Stochastic modeling of multiple scalar mixing in a three-stream concentric coaxial jet based on one-dimensional turbulence

Abstract

Modeling turbulent mixing is a standing challenge for nonpremixed chemically reacting flows. Key complications arise from the requirement to capture all relevant scales of the flow and the necessity to distinguish between turbulent advective transport and molecular diffusive transport processes. In addition, anisotropic mean shear, variable advection time scales, and the coexistence of turbulent and nonturbulent regions need to be represented. The fundamental issues at stake are addressed by investigating multi-scalar mixing in a three-stream coaxial jet with a map-based stochastic one-dimensional turbulence model. ODT provides full-scale resolution at affordable costs by a radical reduction of complexity compared to high-fidelity Navier–Stokes solvers. The approach is partly justified by an application of the boundary-layer approximation, but neglects fluctuating axial pressure gradients.

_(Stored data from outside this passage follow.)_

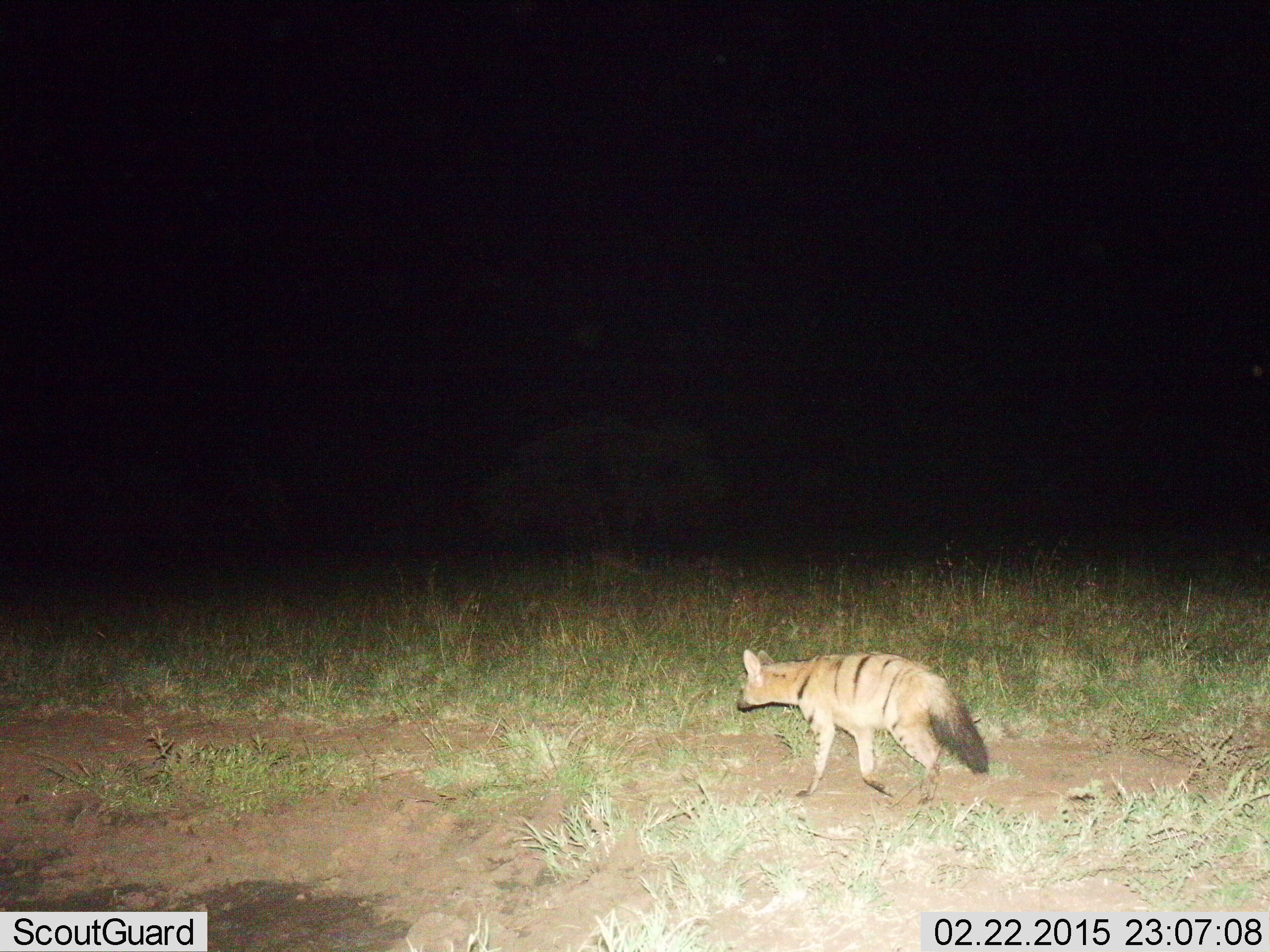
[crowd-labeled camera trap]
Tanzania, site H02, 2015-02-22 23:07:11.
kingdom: Animalia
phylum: Chordata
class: Mammalia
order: Carnivora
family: Hyaenidae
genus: Proteles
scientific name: Proteles cristatus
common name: aardwolf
Aardwolf (Proteles cristatus), count 1. Behavior (volunteer vote fractions): standing 10%, resting 0%, moving 100%, interacting 10%. Young present (vote fraction): 0%. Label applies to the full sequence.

It is demonstrated that low-order scalar statistics are reasonably but not fully captured. Despite this shortcoming, it is shown that the model is able to reproduce experimental state-space statistics of multi-stream multi-scalar mixing. The model therefore offers physics-compatible improvements in multi-stream mixing modeling despite some fundamental limitations that remain from unjustified assumptions.